Task objective: Among the lines below, the one containing "2017, LeMieux Galleries" opens the range and the one containing "m a a c trailer" closes it. Print that range exactly, without the pictures.

Given entries:
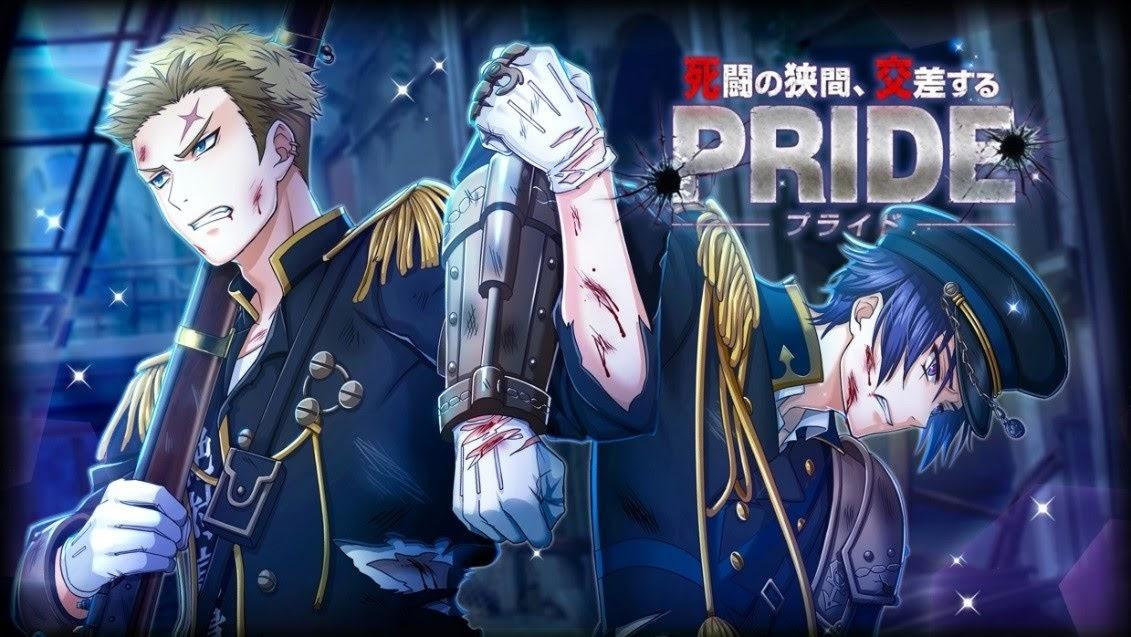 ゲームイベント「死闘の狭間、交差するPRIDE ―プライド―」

==

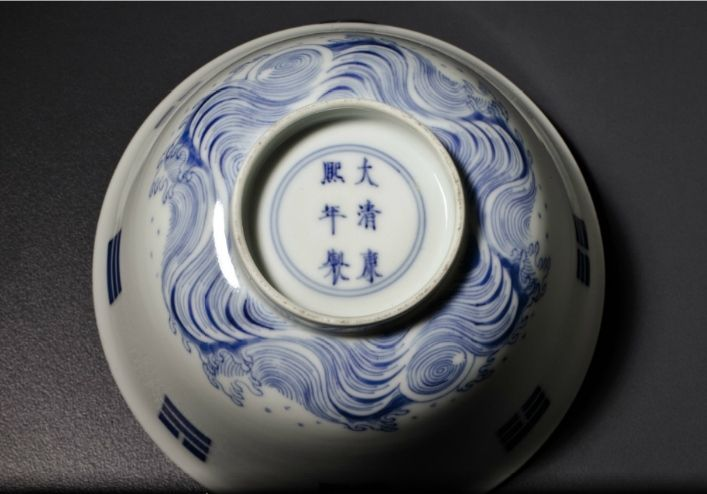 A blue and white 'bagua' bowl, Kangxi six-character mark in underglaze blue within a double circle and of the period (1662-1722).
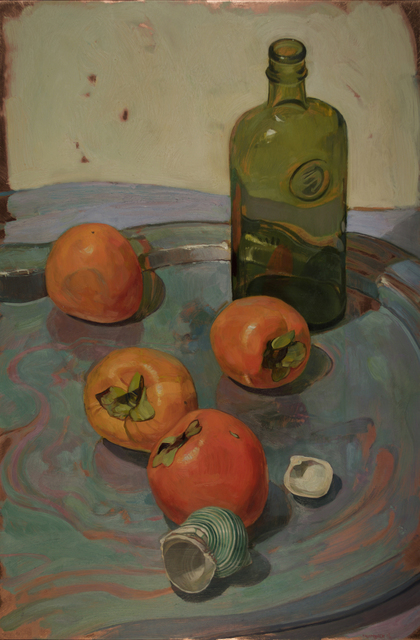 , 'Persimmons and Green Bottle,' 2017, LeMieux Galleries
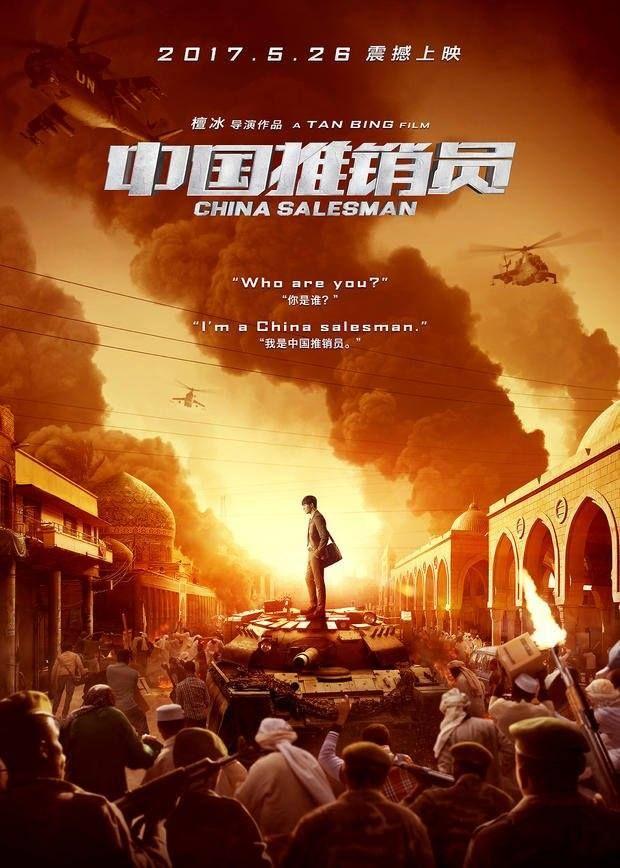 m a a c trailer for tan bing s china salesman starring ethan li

Task solution:
 , 'Persimmons and Green Bottle,' 2017, LeMieux Galleries
 m a a c trailer for tan bing s china salesman starring ethan li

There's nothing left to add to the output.